The U.S. Library of Congress is going forward with plans to permanently archive every public tweet ever sent and make them available for perusal.
According to Library spokesperson Jennifer Gavin, the project, plans for which were first announced two years ago but had since been rumored cancelled, is definitely happening, and the Library is actively figuring out how to make it work.
“The process of how to serve it out to researchers is still being worked out, but we’re getting a lot of closer,” Gavin told the Nieman Journalism Lab. “I couldn’t give you a date specific of when we’ll be ready to make the announcement.
“We began receiving the material, portions of it, last year. We got that system down. Now we’re getting it almost daily,” she also said. “And of course, as I think is obvious to anyone who follows Twitter, it has ended up being a very large amount of material.”
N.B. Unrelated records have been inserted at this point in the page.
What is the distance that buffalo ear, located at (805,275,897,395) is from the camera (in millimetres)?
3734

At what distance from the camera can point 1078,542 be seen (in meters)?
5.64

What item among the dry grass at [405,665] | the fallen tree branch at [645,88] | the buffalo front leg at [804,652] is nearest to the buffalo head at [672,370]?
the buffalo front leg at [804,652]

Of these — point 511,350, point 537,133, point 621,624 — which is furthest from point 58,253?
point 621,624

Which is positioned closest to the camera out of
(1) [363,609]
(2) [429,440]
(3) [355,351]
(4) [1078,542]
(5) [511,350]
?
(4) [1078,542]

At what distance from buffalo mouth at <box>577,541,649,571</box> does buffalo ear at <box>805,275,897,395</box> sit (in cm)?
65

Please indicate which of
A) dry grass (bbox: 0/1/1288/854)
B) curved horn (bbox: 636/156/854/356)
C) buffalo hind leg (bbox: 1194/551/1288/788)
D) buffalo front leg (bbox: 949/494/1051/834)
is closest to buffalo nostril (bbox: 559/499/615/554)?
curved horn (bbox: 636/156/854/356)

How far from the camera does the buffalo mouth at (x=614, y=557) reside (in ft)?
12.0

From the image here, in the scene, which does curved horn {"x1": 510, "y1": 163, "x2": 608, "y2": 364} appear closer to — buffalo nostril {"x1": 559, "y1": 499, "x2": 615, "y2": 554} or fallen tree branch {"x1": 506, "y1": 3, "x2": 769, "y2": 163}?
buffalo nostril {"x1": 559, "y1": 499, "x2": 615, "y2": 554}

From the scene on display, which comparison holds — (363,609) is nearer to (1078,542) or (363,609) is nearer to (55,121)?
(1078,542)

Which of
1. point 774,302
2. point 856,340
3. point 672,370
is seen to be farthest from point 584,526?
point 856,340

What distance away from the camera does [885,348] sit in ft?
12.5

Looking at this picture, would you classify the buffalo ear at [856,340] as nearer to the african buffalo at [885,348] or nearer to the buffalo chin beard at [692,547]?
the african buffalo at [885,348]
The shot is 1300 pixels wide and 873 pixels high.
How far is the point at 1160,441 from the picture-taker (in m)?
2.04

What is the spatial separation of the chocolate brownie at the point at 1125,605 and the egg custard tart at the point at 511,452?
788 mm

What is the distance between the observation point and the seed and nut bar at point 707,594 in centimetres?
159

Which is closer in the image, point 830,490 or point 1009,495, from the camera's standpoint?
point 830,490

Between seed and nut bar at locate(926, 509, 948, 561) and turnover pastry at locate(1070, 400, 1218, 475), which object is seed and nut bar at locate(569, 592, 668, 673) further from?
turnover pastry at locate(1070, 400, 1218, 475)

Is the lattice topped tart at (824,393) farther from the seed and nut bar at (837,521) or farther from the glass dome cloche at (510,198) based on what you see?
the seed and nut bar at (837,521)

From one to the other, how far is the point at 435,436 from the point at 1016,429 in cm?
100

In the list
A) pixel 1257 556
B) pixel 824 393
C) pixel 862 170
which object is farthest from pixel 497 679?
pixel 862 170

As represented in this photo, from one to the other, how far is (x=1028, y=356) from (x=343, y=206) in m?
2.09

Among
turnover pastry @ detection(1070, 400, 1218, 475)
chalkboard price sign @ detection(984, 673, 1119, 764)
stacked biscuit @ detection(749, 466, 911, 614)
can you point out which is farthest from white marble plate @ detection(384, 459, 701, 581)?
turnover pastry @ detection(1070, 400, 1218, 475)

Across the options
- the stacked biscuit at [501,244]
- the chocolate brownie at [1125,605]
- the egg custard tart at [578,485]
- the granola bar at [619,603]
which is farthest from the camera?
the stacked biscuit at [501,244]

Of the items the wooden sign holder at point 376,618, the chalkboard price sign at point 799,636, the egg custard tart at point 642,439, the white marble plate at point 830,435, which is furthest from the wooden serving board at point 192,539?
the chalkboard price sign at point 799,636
“Large amount of material” is definitely an understatement. Since its inception six years ago, Twitter has processed billions of tweets — and that number is rising, as the microblogging site currently manages some 400 million tweets a day according to its CEO. It will take a lot of petabytes to store all that material.
Twitter is fully supportive of the project, gladly donating the Library access to its archive and calling it “very exciting that tweets are becoming part of history.”
But they also clarified how, exactly, the tweets will be used.
“It should be noted that there are some specifics regarding this arrangement. Only after a six-month delay can the Tweets be used for internal library use, for non-commercial research, public display by the library itself, and preservation,” the site said in a blog post.
Gavin says that the archive will be available only at the Library’s site in Washington D.C. to anyone with a library card, and states that “my understanding is that at this time we do not intend to make it available by web,” although that may change.